You can assemble these commands into a single script that will compress and copy lots of files into the network connection efficiently, then decompress them on the other side.

Other Options

Another option is rsync. rsync is convenient because it makes it easy to mirror the source and destination and because it can restart interrupted file transfers, but it doesn’t tend to work as well when its binary difference algorithm can’t be put to good use. You might consider using it for cases where you know most of the file doesn’t need to be sent—for example, for finishing an aborted nc copy operation.

You should experiment with file copying when you’re not in a crisis situation, because it will take a little trial and error to discover the fastest method. Which method performs best will depend on your system.

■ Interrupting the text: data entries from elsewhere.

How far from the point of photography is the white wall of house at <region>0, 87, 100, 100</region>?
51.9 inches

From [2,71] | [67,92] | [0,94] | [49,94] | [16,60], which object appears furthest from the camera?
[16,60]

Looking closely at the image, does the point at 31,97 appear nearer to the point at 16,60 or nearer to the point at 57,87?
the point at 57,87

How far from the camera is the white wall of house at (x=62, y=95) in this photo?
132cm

The biggest factors are how many disk drives, network cards, and CPUs you have, and how fast they are relative to each other. It’s a good idea to monitor vmstat -n 5 to see whether the disk or the CPU is the speed bottleneck.

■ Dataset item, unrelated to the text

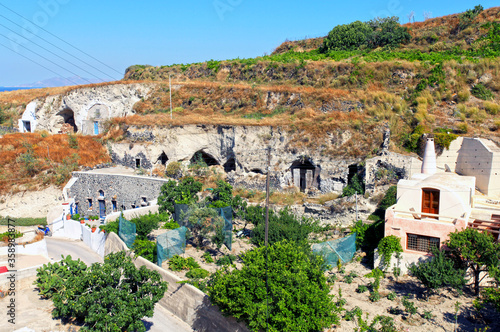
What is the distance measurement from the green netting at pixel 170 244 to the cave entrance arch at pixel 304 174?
11066 millimetres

If you have idle CPUs, you can probably speed up the process by running several copy operations in parallel. Conversely, if the CPU is the bottleneck and you have lots of disk and network capacity, omit the compression. As with dumping and restoring, it’s often a good idea to do these operations in parallel for speed. Again, monitor your servers’ performance to see if you have unused capacity. Trying to overparallelize might just slow things down.

File Copy Benchmarks

For the sake of comparison, Table C-1 shows how quickly we were able to copy a sample file over a standard 100 Mbps Ethernet link on a LAN. The file was 738 MB uncompressed and compressed to 100 MB with gzip’s default options. The source and destination machines had plenty of available memory, CPU resources, and disk capacity; the network was the bottleneck.

Table C-1. Benchmarks for copying files across a network

Method

Time (seconds)

rsync without compression

71

scp without compression

68

nc without compression

67

rsync with compression (-z)

63

gzip, scp, and gunzip

60 (44 + 10 + 6)

ssh with compression

44

nc with compression

42

Notice how much it helped to compress the file when sending it across the network—the three slowest methods didn’t compress the file. Your mileage will vary, however. If you have slow CPUs and disks and a gigabit Ethernet connection, reading and compressing the data might be the bottleneck, and it might be faster to skip the compression.

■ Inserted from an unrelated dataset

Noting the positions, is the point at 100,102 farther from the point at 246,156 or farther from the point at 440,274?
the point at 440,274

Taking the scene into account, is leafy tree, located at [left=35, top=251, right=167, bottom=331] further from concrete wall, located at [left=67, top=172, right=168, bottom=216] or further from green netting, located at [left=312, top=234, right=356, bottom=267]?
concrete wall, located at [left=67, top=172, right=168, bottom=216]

By the way, it’s often much faster to use fast compression, such as gzip --fast, than to use the default compression levels, which use a lot of CPU time to compress the file only slightly more. Our test used the default compression level.

The last step in transferring data is to verify that the copy didn’t corrupt the files. You can use a variety of methods for this, such as md5sum, but it’s rather expensive to do a full scan of the file again. This is another reason why compression is helpful: the compression itself typically includes at least a cyclic redundancy check (CRC), which should catch any errors, so you get error checking for free.